Interpublic’s Deutsch New York is laying off 41 people, about 20% if its staff in one of what’s likely to be many such moves across ad holding companies. IPG is blaming the cutbacks on the loss of the PNC Bank business to Havas but the cuts impact many departments. Deutsch also has an office in LA.
There’s a chill wind blowing at IPG, now run by former CFO Philippe Krakowsky. IPG’s Initiatve is losing its Amazon media account which, one imagines, employs hundreds of people.
Media agencies still employ thousands, strange when you think of the supposed impact of automation and programmatic.
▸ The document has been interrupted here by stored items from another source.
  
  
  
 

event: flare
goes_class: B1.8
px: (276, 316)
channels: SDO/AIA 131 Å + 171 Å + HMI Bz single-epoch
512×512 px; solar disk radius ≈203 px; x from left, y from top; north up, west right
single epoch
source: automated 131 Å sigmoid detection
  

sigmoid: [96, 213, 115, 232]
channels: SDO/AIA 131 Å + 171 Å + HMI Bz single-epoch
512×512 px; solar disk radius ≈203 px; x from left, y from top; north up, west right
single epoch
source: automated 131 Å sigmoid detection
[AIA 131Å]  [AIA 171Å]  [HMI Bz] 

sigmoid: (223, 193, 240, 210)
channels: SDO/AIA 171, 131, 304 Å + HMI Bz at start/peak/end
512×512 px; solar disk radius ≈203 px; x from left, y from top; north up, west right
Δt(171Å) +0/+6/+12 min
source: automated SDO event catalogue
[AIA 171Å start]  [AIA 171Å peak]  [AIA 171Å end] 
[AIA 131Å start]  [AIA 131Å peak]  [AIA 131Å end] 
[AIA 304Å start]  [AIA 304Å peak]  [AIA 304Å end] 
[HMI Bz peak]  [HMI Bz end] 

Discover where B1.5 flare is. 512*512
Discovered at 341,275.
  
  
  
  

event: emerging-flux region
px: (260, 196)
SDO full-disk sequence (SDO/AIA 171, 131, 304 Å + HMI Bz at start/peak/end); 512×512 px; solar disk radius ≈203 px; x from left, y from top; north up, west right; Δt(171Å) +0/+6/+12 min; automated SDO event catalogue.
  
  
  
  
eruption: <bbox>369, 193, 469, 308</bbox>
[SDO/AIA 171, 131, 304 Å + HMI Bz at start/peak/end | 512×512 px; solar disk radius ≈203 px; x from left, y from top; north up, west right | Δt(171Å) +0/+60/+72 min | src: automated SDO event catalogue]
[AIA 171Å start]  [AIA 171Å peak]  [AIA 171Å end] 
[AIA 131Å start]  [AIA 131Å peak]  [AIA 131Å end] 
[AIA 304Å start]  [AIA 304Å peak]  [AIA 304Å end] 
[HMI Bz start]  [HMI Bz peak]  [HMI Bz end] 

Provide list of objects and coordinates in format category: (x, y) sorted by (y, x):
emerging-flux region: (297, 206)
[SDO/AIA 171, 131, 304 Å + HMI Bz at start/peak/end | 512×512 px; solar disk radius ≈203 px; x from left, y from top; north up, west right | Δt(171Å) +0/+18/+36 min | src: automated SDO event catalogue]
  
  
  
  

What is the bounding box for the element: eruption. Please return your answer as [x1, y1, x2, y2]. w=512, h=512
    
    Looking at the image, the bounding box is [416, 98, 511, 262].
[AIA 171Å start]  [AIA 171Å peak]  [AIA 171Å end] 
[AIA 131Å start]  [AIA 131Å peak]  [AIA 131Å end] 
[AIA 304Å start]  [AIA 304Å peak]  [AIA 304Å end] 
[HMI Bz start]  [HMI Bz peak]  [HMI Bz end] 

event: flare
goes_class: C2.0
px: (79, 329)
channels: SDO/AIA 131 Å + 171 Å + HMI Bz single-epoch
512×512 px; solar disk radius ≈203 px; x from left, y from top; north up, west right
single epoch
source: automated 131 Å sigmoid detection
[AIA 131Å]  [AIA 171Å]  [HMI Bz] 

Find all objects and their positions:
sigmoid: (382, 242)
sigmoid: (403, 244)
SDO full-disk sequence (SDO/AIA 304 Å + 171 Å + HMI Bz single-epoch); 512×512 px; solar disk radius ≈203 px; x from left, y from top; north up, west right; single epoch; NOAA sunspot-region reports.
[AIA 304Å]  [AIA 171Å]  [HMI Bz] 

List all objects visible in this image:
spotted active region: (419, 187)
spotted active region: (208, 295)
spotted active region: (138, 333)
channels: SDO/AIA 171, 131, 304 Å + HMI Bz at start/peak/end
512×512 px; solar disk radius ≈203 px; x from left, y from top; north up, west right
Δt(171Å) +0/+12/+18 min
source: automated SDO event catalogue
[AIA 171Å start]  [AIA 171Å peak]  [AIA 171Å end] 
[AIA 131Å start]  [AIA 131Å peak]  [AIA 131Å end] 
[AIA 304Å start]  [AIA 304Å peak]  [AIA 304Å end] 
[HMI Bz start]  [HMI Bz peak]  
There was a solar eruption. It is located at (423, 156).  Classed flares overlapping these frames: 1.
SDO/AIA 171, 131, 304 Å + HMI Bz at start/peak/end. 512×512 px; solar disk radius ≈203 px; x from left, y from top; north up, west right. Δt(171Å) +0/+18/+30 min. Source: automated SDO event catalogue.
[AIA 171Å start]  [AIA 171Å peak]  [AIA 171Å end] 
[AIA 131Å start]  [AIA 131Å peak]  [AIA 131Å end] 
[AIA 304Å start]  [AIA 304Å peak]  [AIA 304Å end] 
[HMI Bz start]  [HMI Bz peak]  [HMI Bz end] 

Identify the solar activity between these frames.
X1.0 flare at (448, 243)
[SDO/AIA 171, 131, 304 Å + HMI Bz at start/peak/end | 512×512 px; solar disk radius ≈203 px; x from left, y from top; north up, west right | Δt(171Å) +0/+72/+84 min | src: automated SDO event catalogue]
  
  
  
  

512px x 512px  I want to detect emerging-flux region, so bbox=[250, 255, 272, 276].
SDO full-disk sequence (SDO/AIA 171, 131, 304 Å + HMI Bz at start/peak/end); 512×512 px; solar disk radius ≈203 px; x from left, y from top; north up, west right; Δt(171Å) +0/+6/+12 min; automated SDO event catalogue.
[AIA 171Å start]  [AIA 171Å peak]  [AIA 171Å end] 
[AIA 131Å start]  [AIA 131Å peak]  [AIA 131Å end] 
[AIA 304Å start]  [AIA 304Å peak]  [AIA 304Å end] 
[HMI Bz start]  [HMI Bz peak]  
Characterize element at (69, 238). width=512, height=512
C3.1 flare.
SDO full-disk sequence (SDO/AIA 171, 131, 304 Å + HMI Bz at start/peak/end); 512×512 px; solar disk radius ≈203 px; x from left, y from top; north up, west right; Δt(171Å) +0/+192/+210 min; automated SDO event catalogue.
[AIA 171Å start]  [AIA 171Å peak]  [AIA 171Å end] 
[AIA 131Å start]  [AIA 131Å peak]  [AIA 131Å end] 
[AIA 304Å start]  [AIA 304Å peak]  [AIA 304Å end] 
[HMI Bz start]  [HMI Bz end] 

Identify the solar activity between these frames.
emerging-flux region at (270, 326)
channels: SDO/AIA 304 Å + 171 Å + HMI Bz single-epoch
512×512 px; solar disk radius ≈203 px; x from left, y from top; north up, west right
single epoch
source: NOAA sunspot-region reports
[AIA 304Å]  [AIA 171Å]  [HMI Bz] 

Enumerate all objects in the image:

Creative agencies, those owned by the big ad holding companies anyway, are well and truly in the firing line. The likes of WPP, Omnicom and Publicis aren’t making the money from them they’d like to despite a series of internal cutbacks and mergers. More will be revealed when they report third quarter earning shortly.
WPP still has Ogilvy (relatively untouched so far by internal restructuring) alongside merged Wunderman Thompson and VMLY&R with Grey officially merged into AKQA Group although it still seems to be operating more or less as was. Does it need all of them? Would Ogilvy on its own do? Or might they sell it as investors demand a return in a low growth environment with profits under pressure?
The reason for having lots of agency brands, of course, was conflicting accounts. But if such accounts are no longer delivering the money then that strategy hardly works.